─── Provided material

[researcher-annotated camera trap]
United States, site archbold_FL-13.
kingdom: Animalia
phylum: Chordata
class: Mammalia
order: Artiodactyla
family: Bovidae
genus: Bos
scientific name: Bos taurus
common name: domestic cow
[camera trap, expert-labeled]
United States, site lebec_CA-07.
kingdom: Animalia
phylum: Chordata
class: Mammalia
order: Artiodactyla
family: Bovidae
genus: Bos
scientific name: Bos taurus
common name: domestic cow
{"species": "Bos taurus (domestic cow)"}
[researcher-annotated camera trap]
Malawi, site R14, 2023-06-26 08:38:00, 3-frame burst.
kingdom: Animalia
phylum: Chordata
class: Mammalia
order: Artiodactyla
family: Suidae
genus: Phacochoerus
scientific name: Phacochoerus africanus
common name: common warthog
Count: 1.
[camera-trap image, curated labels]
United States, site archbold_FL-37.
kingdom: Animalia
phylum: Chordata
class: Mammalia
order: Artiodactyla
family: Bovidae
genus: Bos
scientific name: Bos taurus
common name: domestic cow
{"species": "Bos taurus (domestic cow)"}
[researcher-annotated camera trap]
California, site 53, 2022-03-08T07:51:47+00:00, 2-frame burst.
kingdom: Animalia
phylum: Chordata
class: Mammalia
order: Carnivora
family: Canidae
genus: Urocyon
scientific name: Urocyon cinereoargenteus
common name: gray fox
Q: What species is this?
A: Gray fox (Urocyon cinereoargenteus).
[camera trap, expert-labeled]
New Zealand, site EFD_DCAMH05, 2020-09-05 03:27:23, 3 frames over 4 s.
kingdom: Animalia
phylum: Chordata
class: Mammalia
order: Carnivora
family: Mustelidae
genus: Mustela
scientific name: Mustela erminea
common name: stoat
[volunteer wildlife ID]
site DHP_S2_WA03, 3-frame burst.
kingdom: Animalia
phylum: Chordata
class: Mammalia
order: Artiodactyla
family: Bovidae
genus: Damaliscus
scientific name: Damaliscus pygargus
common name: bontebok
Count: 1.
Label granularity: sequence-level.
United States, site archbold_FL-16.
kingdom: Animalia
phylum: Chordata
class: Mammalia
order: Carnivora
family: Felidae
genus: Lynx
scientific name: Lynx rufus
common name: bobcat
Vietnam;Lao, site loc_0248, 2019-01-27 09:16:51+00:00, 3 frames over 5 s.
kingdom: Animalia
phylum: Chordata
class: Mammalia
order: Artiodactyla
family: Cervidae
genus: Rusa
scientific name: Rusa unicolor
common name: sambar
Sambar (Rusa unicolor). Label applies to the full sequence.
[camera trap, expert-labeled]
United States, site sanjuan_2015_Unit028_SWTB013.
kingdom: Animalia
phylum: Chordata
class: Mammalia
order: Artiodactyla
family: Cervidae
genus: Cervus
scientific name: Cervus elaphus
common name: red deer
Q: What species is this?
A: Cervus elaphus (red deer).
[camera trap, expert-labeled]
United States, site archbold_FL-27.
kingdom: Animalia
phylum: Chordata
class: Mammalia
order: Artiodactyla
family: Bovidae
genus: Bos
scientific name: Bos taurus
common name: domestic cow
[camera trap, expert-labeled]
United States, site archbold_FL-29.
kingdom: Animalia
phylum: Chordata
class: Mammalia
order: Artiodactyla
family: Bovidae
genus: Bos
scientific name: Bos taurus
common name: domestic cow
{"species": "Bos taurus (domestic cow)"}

──────

All of the entries should be transcribed exactly as they appear.

[researcher-annotated camera trap]
United States, site archbold_FL-13.
kingdom: Animalia
phylum: Chordata
class: Mammalia
order: Artiodactyla
family: Bovidae
genus: Bos
scientific name: Bos taurus
common name: domestic cow
[camera trap, expert-labeled]
United States, site lebec_CA-07.
kingdom: Animalia
phylum: Chordata
class: Mammalia
order: Artiodactyla
family: Bovidae
genus: Bos
scientific name: Bos taurus
common name: domestic cow
{"species": "Bos taurus (domestic cow)"}
[researcher-annotated camera trap]
Malawi, site R14, 2023-06-26 08:38:00, 3-frame burst.
kingdom: Animalia
phylum: Chordata
class: Mammalia
order: Artiodactyla
family: Suidae
genus: Phacochoerus
scientific name: Phacochoerus africanus
common name: common warthog
Count: 1.
[camera-trap image, curated labels]
United States, site archbold_FL-37.
kingdom: Animalia
phylum: Chordata
class: Mammalia
order: Artiodactyla
family: Bovidae
genus: Bos
scientific name: Bos taurus
common name: domestic cow
{"species": "Bos taurus (domestic cow)"}
[researcher-annotated camera trap]
California, site 53, 2022-03-08T07:51:47+00:00, 2-frame burst.
kingdom: Animalia
phylum: Chordata
class: Mammalia
order: Carnivora
family: Canidae
genus: Urocyon
scientific name: Urocyon cinereoargenteus
common name: gray fox
Q: What species is this?
A: Gray fox (Urocyon cinereoargenteus).
[camera trap, expert-labeled]
New Zealand, site EFD_DCAMH05, 2020-09-05 03:27:23, 3 frames over 4 s.
kingdom: Animalia
phylum: Chordata
class: Mammalia
order: Carnivora
family: Mustelidae
genus: Mustela
scientific name: Mustela erminea
common name: stoat
[volunteer wildlife ID]
site DHP_S2_WA03, 3-frame burst.
kingdom: Animalia
phylum: Chordata
class: Mammalia
order: Artiodactyla
family: Bovidae
genus: Damaliscus
scientific name: Damaliscus pygargus
common name: bontebok
Count: 1.
Label granularity: sequence-level.
United States, site archbold_FL-16.
kingdom: Animalia
phylum: Chordata
class: Mammalia
order: Carnivora
family: Felidae
genus: Lynx
scientific name: Lynx rufus
common name: bobcat
Vietnam;Lao, site loc_0248, 2019-01-27 09:16:51+00:00, 3 frames over 5 s.
kingdom: Animalia
phylum: Chordata
class: Mammalia
order: Artiodactyla
family: Cervidae
genus: Rusa
scientific name: Rusa unicolor
common name: sambar
Sambar (Rusa unicolor). Label applies to the full sequence.
[camera trap, expert-labeled]
United States, site sanjuan_2015_Unit028_SWTB013.
kingdom: Animalia
phylum: Chordata
class: Mammalia
order: Artiodactyla
family: Cervidae
genus: Cervus
scientific name: Cervus elaphus
common name: red deer
Q: What species is this?
A: Cervus elaphus (red deer).
[camera trap, expert-labeled]
United States, site archbold_FL-27.
kingdom: Animalia
phylum: Chordata
class: Mammalia
order: Artiodactyla
family: Bovidae
genus: Bos
scientific name: Bos taurus
common name: domestic cow
[camera trap, expert-labeled]
United States, site archbold_FL-29.
kingdom: Animalia
phylum: Chordata
class: Mammalia
order: Artiodactyla
family: Bovidae
genus: Bos
scientific name: Bos taurus
common name: domestic cow
{"species": "Bos taurus (domestic cow)"}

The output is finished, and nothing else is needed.